■ Goal of the exercise
The answer must consist of every line from the data that holds the string "States".

■ Input records
※ ※ ※

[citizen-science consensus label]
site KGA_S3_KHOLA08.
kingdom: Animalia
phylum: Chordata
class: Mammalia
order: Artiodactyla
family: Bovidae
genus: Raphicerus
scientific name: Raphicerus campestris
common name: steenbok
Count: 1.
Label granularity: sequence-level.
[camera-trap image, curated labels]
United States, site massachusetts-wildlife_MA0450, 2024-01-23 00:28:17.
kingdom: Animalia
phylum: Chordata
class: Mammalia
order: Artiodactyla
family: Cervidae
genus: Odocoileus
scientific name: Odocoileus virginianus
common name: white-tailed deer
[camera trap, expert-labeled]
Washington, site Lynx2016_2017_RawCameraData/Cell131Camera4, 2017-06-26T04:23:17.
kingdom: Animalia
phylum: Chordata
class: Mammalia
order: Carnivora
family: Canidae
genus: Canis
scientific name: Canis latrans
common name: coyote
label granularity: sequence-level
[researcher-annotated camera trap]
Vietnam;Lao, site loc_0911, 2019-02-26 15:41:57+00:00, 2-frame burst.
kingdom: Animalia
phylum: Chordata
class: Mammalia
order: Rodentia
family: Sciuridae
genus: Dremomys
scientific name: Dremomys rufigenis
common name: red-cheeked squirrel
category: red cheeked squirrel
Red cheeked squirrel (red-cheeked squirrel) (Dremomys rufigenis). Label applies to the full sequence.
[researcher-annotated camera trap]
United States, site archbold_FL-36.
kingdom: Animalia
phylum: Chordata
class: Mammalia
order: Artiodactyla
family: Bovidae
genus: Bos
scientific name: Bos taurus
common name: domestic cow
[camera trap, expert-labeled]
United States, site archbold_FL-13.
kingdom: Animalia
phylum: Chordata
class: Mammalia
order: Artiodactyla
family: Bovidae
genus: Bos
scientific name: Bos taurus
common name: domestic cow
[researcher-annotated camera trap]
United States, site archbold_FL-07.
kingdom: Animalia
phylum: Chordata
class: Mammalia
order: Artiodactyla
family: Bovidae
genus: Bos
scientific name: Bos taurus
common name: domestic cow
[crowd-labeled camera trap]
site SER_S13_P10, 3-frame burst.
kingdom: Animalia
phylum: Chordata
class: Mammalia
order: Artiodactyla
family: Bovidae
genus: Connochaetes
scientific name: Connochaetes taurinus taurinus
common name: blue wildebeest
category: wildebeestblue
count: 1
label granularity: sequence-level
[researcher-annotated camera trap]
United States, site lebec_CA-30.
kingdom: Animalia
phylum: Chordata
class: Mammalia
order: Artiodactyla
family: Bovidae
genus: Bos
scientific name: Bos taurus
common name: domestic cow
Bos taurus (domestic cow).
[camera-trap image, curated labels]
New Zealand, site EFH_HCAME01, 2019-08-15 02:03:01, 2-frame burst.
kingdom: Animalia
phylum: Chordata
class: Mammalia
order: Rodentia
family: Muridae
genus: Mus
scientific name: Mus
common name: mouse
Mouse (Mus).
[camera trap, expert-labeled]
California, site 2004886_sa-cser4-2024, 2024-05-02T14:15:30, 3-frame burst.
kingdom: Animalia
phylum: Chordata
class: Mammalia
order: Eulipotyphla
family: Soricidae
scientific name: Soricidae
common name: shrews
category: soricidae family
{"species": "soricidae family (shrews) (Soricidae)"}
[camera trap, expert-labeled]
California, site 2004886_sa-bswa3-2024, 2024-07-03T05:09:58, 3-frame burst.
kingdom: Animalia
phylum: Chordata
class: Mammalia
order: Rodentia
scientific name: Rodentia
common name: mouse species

※ ※ ※

■ Output
United States, site massachusetts-wildlife_MA0450, 2024-01-23 00:28:17.
United States, site archbold_FL-36.
United States, site archbold_FL-13.
United States, site archbold_FL-07.
United States, site lebec_CA-30.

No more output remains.